Big Decision. Small Time: MCPFA wants school districts to “opt in” to the Oak Hill plan in March 2025, so as to issue bonds in June and break ground this season. This is a serious decision. Once committed, a school district cannot exit its Oak Hill obligations unless a willing, “substitute district” steps up. At least one school district has already said that it will not participate in the Oak Hill program.

Unacceptable Risk: Agreeing to be financial guarantors could place a significant strain on school districts, many of which are already struggling and none of which can confidently project their financial condition throughout the coming 30-35 years.

Lessons from Past Projects: In 2018, Sonoma State University poured $42 million into the 92-unit Marina Crossing Apartments, which were intended to provide housing for income-eligible employees. Since then Marina Crossing has struggled financially due to high rental rates necessary to cover the development’s cost and a living situation that was unappealing to faculty and staff. With early vacancies at 85%, the project had to open to the public in order to fill units. There have been ongoing vacancies and less than 20% of the units are occupied by university employees today. The resultant losses contributed to recent, major budget cuts university-wide.

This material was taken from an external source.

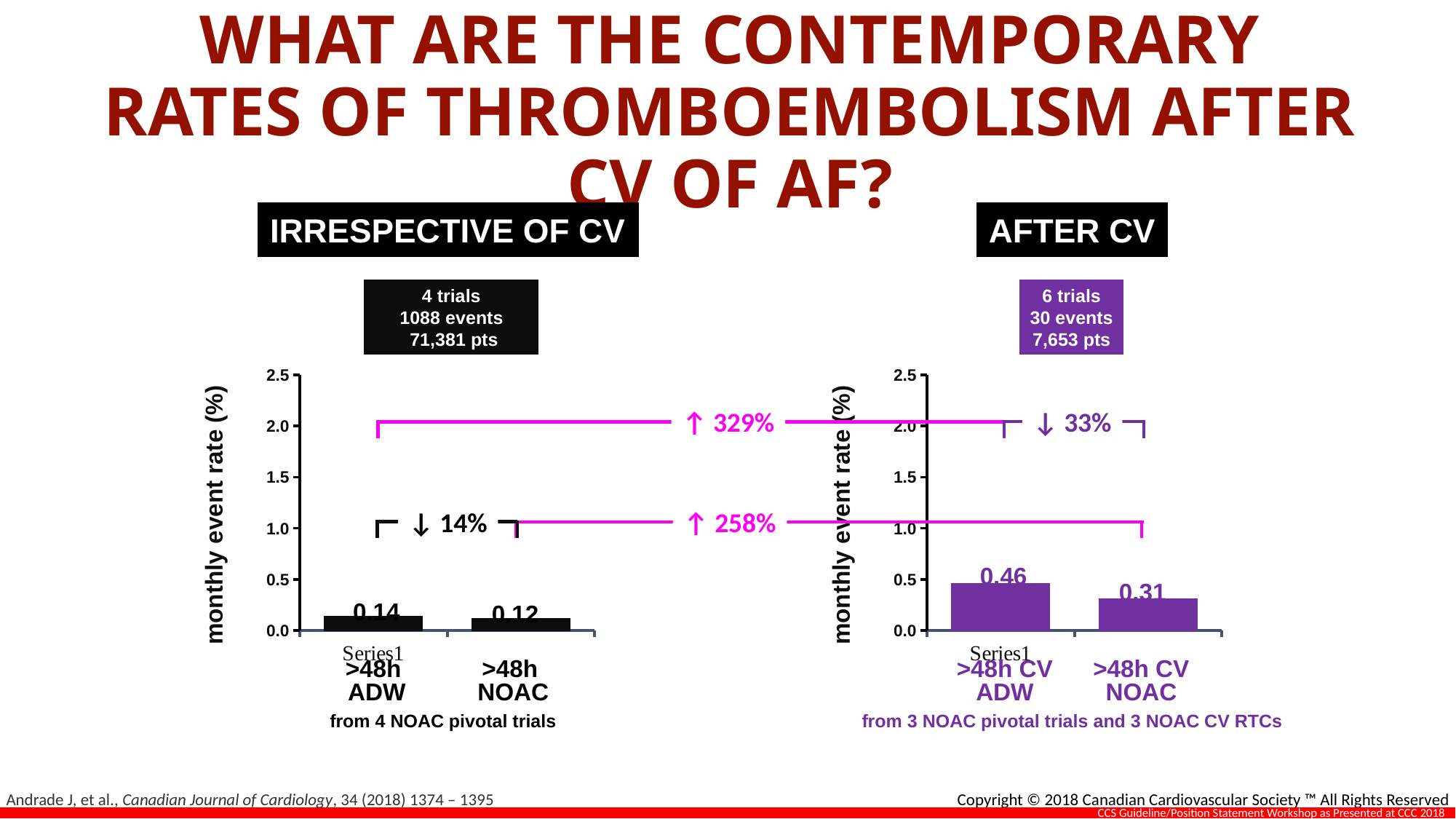
In the AFTER CV chart, what is the difference between the monthly event rates for >48h CV ADW and >48h CV NOAC? 0.15 In the IRRESPECTIVE OF CV chart, which category has the lower monthly event rate? >48h NOAC What is the y-axis label of the AFTER CV chart? monthly event rate (%) In the IRRESPECTIVE OF CV chart, what is the monthly event rate for >48h ADW? 0.14 How many bars are plotted in the AFTER CV chart? 2 In the IRRESPECTIVE OF CV chart, what is the monthly event rate for >48h NOAC? 0.12 In the AFTER CV chart, what is the monthly event rate for >48h CV NOAC? 0.31 In the AFTER CV chart, which category has the higher monthly event rate? >48h CV ADW Is the monthly event rate for >48h CV ADW in the AFTER CV chart greater or less than 0.5? less In the IRRESPECTIVE OF CV chart, what is the difference between the monthly event rates for >48h ADW and >48h NOAC? 0.02 What type of chart is the IRRESPECTIVE OF CV chart? bar chart In the AFTER CV chart, what is the monthly event rate for >48h CV ADW? 0.46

The 342-unit Serenity at Larkspur project was intended to provide more affordable middle-income housing. Besides being hammered by an eviction moratorium during the pandemic and significant continuing nonpayment of rents, Serenity is currently unable to fill its apartments with income-qualified tenants willing and able to pay the assigned rent. Serenity is now failing to meet its required debt payments while filling nearly half the apartments with higher income tenants who benefit from taxpayer-subsidized rents; another 10% remain vacant.

Recommendation: To protect Marin County school districts from undue financial strain and uncertainty, the Coalition of Sensible Taxpayers recommends that all Marin County School Districts opt out of the current Village at Oak Hill proposal and any future proposal that requires them to assume housing-related financial risk.